Start Records to process

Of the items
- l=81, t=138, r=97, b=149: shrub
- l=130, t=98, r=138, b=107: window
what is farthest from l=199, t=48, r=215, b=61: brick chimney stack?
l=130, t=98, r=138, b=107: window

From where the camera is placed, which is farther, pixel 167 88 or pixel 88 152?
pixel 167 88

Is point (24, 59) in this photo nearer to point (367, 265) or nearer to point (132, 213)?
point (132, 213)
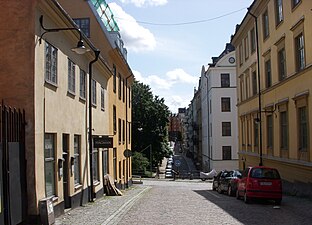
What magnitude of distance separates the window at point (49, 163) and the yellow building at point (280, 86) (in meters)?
11.7

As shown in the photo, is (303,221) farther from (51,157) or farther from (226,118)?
(226,118)

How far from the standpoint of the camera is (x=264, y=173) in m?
19.7

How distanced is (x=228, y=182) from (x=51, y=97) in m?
15.6

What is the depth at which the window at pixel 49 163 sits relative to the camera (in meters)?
13.1

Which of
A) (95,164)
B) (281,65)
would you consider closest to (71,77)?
(95,164)

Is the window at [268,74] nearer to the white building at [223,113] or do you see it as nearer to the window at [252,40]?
the window at [252,40]

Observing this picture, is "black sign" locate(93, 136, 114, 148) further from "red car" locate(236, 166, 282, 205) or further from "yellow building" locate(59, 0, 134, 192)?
"yellow building" locate(59, 0, 134, 192)

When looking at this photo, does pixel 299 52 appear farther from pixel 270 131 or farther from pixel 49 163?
pixel 49 163

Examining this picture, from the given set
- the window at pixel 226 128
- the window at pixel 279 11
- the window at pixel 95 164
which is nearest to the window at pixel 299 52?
the window at pixel 279 11

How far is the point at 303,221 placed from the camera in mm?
13242

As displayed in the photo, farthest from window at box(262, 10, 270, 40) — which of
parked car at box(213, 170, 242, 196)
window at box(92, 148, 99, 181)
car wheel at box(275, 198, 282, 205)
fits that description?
window at box(92, 148, 99, 181)

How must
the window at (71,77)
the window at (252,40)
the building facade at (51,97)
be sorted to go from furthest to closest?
the window at (252,40)
the window at (71,77)
the building facade at (51,97)

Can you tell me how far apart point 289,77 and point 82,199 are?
12.2 meters

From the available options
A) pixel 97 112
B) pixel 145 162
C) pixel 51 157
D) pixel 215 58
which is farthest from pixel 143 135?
pixel 51 157
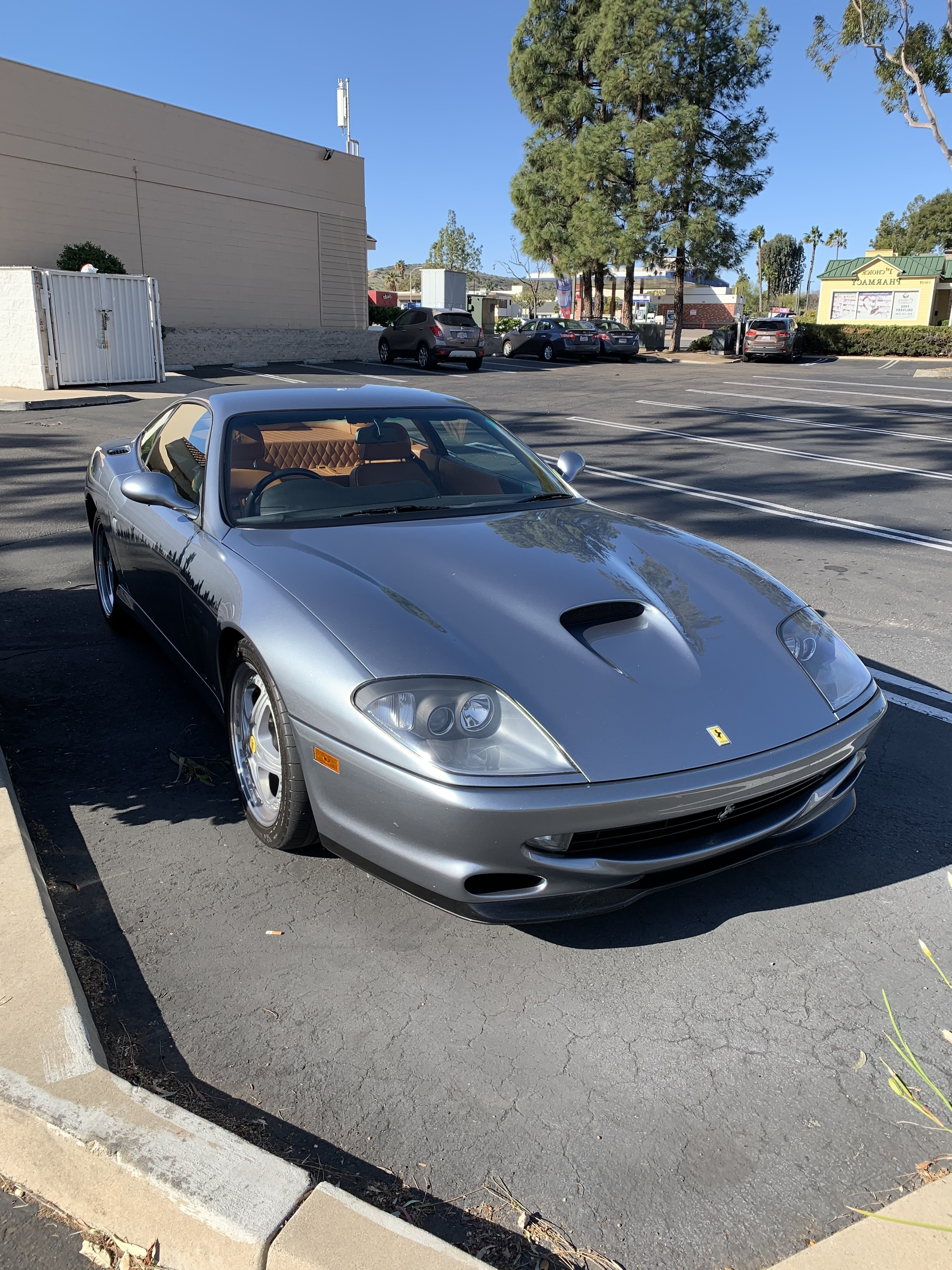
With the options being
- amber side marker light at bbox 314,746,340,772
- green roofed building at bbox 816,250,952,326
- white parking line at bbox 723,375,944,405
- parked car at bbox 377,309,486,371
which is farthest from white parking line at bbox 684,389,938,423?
green roofed building at bbox 816,250,952,326

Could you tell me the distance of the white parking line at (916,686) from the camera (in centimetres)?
446

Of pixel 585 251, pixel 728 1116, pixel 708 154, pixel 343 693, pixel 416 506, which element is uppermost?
pixel 708 154

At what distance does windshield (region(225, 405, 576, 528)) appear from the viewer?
145 inches

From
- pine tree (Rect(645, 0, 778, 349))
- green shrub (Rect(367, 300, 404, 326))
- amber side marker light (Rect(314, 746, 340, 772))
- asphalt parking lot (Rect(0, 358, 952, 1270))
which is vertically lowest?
asphalt parking lot (Rect(0, 358, 952, 1270))

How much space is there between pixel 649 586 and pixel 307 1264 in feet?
6.86

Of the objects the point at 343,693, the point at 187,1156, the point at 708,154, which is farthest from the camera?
the point at 708,154

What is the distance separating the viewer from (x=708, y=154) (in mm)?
38656

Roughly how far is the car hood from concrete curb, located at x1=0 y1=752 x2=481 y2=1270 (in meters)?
1.07

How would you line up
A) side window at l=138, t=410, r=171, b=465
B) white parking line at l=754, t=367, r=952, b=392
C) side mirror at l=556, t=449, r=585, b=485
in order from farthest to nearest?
white parking line at l=754, t=367, r=952, b=392, side window at l=138, t=410, r=171, b=465, side mirror at l=556, t=449, r=585, b=485

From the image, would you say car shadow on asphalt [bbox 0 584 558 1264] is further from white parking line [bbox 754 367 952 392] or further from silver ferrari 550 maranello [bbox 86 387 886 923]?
white parking line [bbox 754 367 952 392]

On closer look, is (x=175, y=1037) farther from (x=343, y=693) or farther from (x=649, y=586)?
(x=649, y=586)

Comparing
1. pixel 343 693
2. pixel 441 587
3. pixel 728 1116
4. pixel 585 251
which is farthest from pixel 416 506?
pixel 585 251

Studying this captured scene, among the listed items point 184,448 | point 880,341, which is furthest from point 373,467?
point 880,341

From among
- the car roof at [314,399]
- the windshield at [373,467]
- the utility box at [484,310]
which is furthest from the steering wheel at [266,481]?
the utility box at [484,310]
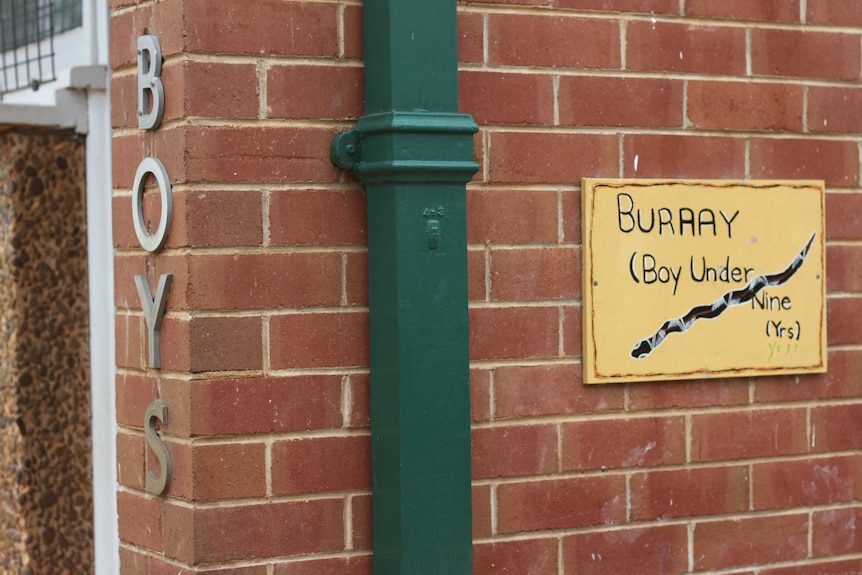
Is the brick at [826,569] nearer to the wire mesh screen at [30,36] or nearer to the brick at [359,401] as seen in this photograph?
the brick at [359,401]

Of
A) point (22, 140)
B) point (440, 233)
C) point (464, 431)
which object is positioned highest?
point (22, 140)

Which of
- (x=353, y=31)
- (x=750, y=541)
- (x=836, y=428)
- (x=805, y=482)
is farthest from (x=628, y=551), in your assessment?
(x=353, y=31)

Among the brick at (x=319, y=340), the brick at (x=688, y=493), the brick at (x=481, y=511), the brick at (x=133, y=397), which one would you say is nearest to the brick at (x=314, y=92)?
the brick at (x=319, y=340)

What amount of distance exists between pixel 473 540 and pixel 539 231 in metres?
0.67

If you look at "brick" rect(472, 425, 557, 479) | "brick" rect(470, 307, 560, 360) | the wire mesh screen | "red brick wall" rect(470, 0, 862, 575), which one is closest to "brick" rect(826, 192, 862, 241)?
"red brick wall" rect(470, 0, 862, 575)

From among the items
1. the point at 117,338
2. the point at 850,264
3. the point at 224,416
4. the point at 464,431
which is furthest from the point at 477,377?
the point at 850,264

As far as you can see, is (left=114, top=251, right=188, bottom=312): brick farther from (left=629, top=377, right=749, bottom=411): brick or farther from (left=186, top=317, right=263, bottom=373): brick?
(left=629, top=377, right=749, bottom=411): brick

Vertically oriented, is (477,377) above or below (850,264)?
below

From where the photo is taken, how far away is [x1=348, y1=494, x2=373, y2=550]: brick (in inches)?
101

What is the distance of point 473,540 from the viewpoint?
8.71 ft

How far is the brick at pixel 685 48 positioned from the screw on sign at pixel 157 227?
3.38 feet

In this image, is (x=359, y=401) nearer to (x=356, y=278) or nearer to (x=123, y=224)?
(x=356, y=278)

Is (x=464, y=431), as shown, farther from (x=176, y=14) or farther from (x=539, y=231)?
(x=176, y=14)

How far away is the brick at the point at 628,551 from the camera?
275 centimetres
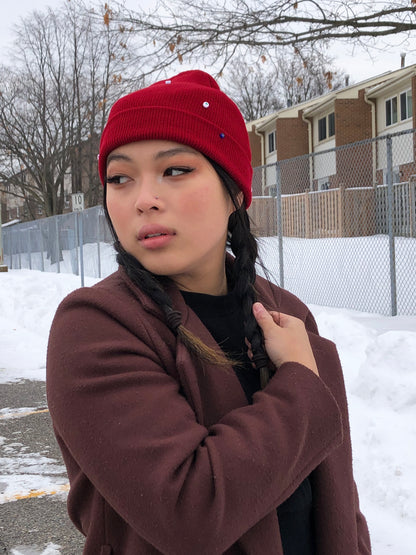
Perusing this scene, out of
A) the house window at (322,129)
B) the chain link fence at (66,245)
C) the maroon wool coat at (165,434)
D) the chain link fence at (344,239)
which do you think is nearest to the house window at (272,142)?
the house window at (322,129)

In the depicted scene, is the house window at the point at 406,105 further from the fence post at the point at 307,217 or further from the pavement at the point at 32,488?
the pavement at the point at 32,488

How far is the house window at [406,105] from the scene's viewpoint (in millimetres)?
24109

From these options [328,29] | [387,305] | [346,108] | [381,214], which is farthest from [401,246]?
[346,108]

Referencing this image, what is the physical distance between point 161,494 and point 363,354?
5140 mm

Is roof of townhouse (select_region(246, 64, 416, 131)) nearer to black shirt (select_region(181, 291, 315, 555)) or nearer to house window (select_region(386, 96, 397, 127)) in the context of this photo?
house window (select_region(386, 96, 397, 127))

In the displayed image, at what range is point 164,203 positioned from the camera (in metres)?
1.22

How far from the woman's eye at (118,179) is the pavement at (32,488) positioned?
94.7 inches

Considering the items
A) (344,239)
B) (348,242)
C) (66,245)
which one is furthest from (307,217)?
(66,245)

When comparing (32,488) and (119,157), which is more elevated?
(119,157)

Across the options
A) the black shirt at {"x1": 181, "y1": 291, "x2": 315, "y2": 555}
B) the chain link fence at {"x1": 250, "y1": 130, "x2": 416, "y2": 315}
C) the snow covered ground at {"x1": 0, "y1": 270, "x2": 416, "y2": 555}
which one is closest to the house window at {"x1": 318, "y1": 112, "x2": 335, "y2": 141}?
the chain link fence at {"x1": 250, "y1": 130, "x2": 416, "y2": 315}

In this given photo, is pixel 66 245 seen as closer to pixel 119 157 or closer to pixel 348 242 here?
pixel 348 242

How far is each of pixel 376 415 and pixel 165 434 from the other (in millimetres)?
3806

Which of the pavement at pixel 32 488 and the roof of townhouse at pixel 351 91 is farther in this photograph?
the roof of townhouse at pixel 351 91

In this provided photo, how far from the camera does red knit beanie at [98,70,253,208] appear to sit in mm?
1242
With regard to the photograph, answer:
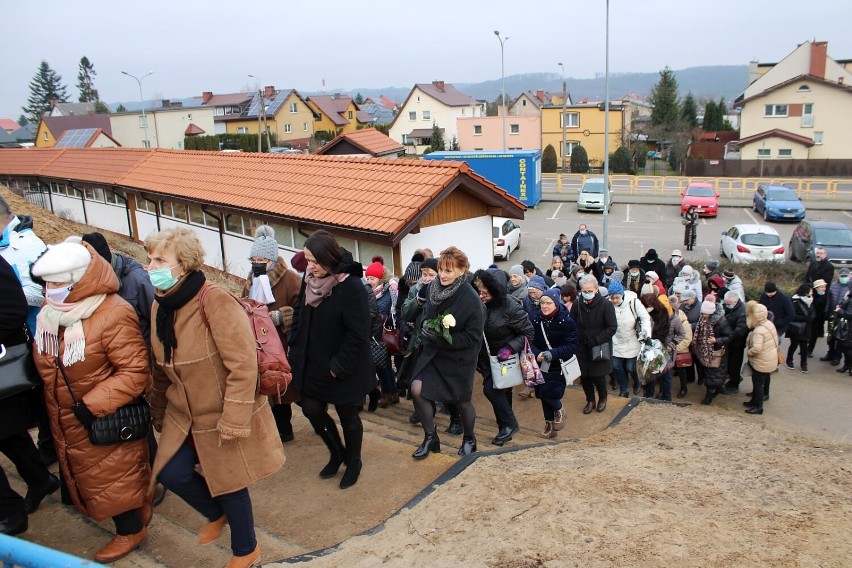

End Records to process

What to work on ::
Return the lines of the records from the line with "Examining this picture, from the given set" up to and including the line with "12.2 meters", copied word for word.

Answer for this exercise ::
Examining this picture, from the given set
- the window at pixel 226 128
- the window at pixel 279 11
- the window at pixel 95 164
which is nearest to the window at pixel 299 52?
the window at pixel 279 11

How far is the point at 303,221 placed from the camera in mm?
13242

As displayed in the photo, farthest from window at box(262, 10, 270, 40) — which of
parked car at box(213, 170, 242, 196)
window at box(92, 148, 99, 181)
car wheel at box(275, 198, 282, 205)
fits that description?
window at box(92, 148, 99, 181)

How must
the window at (71,77)
the window at (252,40)
the building facade at (51,97)
be sorted to go from furthest to closest?
the window at (252,40)
the window at (71,77)
the building facade at (51,97)

Can you tell me how far apart point 289,77 and point 82,199 are?
12.2 meters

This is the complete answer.